Transitional cell carcinoma: This is by far the most common form and accounts for more than 90% of bladder cancers. The cells of transitional cell carcinoma are a cancerous version of the transitional cells that normally line the bladder.
Squamous cell carcinoma: This type accounts for only about 3% to 8% of bladder cancers. Under a microscope, the cells look much like cells from skin cancers. Nearly all squamous cell carcinomas are
invasive
cancers (have spread beyond the layer of cells where it first developed to involve adjacent tissues).

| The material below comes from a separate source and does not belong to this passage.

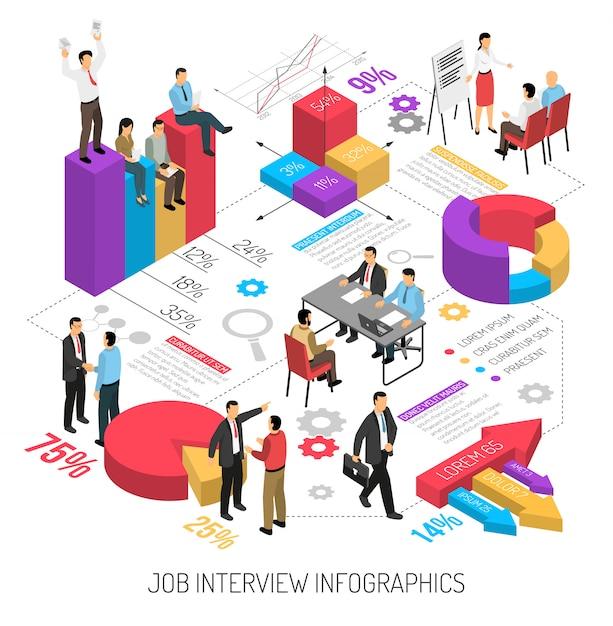 Job interview infographics samenstelling Gratis Vector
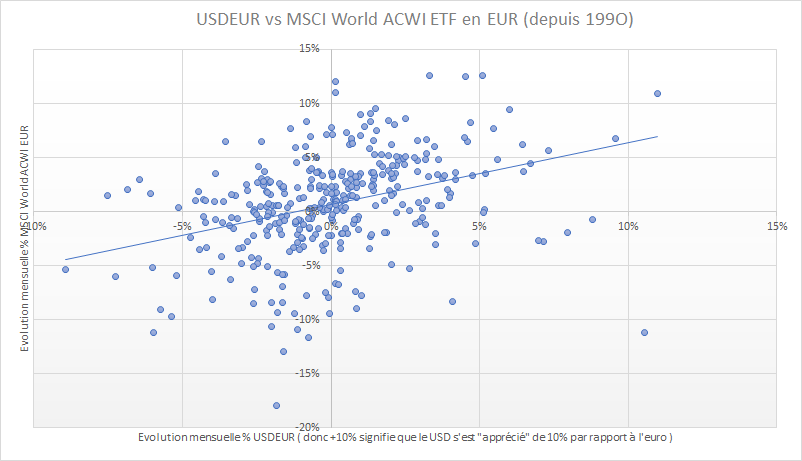 Cloud graph showing correlation of monthly performance between USDEUR exchange rate and MSCI World ACWI Index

Adenocarcinoma: This form accounts for only about 1% to 2% of bladder cancers. The cells have a lot in common with gland-forming cells of intestinal cancers. Nearly all adenocarcinomas of the bladder are invasive cancers.
These same types of cancer can also develop in the lining of the center part of the kidney where urine collects and is funneled into the ureter (called the
renal pelvis), the ureters, and the urethra. In fact, patients with bladder cancer sometimes have a similar type of cancer in the lining of the kidneys, ureters, or urethra. Therefore, a complete evaluation of the urinary system is recommended.
Bladder cancers are described further according to whether they are noninvasive, invasive, or metastatic, and solid or papillary.
Noninvasive or carcinoma in situ (CIS) transitional cell tumors: In noninvasive bladder cancer, the cancer cells are found only in the innermost layer of the bladder, called the urothelium. They have not spread to deeper layers of the bladder. This type is also called
carcinoma
in situ (CIS) when the tumor is in the very superficial lining of the bladder but does not invade surrounding tissues.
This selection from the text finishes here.